Saturday, January 28, 2012

"Great Teachers Are Curiosity Seekers" Schmidt Chapter 4

This chapter of "Classroom Confidential" was an emotional one for me. It included information about culture in the classroom, examples from culturally competent teachers and practical ways to teach in culturally responsive ways. As many White educators entering the field, I have a very unique view of my own culture and experiences and how that relates to teaching. 

Though my face is the face of the dominant culture, I have had different cultural experiences. With a mother who was born and raised outside of the United States, from the first moment I can remember, she challenged my sisters and I to dissociate ourselves from the mentalities of dominance and superiority that can be engrained in the Caucasians in this country. I attended a very diverse Elementary and Middle school that was effective at tackling big questions of diversity and encouraging us to see the beauty in every culture. As an ESL minor, I have spent many classes poring over books like We Can't Teach What We Don't Know: White Teachers, Multiracial Students by Gary Howard and Tongue-Tied: The Lives of Multilingual Students in Public Education edited by Otto Santa Ana. Multicultural education is one of my greatest passions, and quite possibly lies at the very core of why I feel called to teach. 

So this chapter served it's purpose in reminding me what is most important to me as an educator. While I read, it hit me that making the choice to be a culturally competent teacher and facilitator of multicultural classroom management will be the greatest and hardest thing I may ever do. It is a journey that requires dedication, commitment, and constant growth. In this chapter and in the book by Howard listed above, I learned that so much of the journey involves knowing myself and my students. I love the ideas suggested like talking to parents as experts to learn about culture and doing family interviews. 

Something that I encountered in the Santa Ana text above and was reenforced in this chapter of Schmidt was that this choice is about more than just being culturally competent or doing the right thing. It's about the safety, sanity and affirmation of the students in my classroom. When the educational system does "school" wrong, we tear down students of other languages and cultures, push them towards cultural conformity and ultimately strip them of their cultural identities. 

I walk away from reading this chapter refreshed and feeling empowered to facilitate change. I actually have purchased two of the books mentioned in this section (Teacher by Sylvia Ashton-Warner and There Are No Shortcuts by Rafe Esquith) to promote my growth as an educator. The biggest challenge right now is being a student teacher and feeling like I can't do everything I want to because it is technically not my classroom. Yet there are still things I can do. I can greet each student by name, I can work towards including all students in discussion, I can be more conscious of wait time, I can tie the curriculum to student experiences (pages 84-85). This is something that I hope to make serious progress in this semester.

* * *

__Given instruction A__
Pull out every line of the rows below that contains the word "closest".

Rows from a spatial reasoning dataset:
* * *

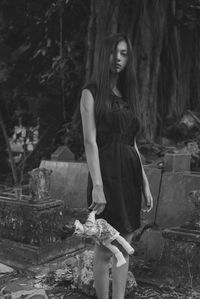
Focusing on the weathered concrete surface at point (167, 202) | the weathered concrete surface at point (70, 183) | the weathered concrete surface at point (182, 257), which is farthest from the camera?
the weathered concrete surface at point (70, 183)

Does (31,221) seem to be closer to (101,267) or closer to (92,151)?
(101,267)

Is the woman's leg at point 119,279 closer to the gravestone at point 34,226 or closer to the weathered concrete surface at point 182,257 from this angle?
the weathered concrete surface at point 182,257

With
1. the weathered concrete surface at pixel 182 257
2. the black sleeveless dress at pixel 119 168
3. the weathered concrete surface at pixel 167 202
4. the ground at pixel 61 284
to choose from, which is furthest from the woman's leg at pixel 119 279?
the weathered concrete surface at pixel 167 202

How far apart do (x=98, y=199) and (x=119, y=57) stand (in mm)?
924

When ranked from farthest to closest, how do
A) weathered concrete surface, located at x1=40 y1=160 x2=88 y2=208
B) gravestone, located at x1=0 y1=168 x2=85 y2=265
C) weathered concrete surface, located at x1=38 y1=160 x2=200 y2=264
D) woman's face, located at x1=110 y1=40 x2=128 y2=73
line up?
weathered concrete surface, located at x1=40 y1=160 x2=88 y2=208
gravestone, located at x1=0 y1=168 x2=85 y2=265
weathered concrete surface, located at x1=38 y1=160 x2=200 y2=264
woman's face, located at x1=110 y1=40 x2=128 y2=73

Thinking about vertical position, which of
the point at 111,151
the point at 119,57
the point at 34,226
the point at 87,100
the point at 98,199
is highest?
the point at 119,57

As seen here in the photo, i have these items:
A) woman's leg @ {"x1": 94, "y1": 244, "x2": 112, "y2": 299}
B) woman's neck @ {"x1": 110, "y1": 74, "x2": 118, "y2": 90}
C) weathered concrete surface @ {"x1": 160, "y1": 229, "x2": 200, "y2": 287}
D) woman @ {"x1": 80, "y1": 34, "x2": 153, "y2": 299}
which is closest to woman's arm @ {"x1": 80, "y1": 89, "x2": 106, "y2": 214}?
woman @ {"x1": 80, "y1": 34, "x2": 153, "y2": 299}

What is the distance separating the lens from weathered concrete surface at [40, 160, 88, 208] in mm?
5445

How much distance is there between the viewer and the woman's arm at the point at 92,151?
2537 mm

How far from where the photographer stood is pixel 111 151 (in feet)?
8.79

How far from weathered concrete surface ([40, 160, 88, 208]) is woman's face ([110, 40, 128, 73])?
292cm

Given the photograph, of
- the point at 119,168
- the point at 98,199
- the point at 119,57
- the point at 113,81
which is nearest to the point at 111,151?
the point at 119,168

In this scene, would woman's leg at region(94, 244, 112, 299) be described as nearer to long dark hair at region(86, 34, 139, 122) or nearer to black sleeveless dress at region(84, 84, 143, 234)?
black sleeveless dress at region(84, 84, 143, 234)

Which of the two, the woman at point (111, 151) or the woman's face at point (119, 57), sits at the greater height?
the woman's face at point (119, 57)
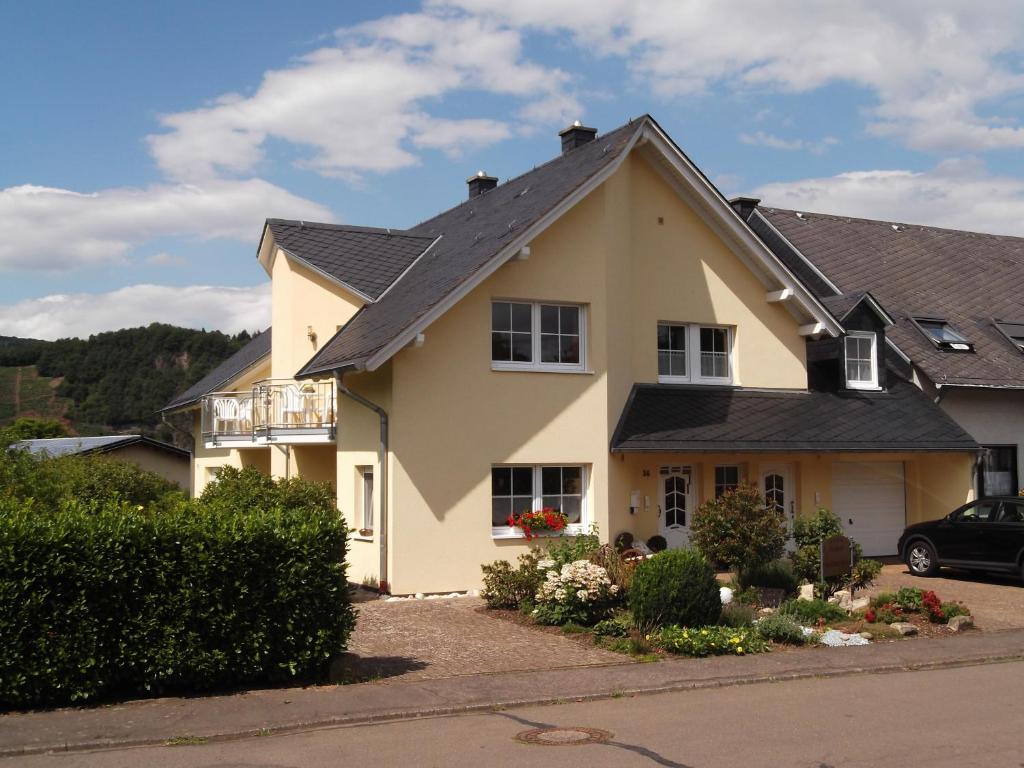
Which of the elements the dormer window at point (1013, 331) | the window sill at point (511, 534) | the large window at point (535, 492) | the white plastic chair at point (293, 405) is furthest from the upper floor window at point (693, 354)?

* * *

__Given instruction B__
In the reflection on culturally responsive teaching above, which two books does the writer say they purchased?

__Complete output A__
When ranked from farthest to closest, how do
which is closest to woman's arm @ {"x1": 80, "y1": 89, "x2": 106, "y2": 214}?

__Complete output B__
Teacher by Sylvia Ashton-Warner and There Are No Shortcuts by Rafe Esquith.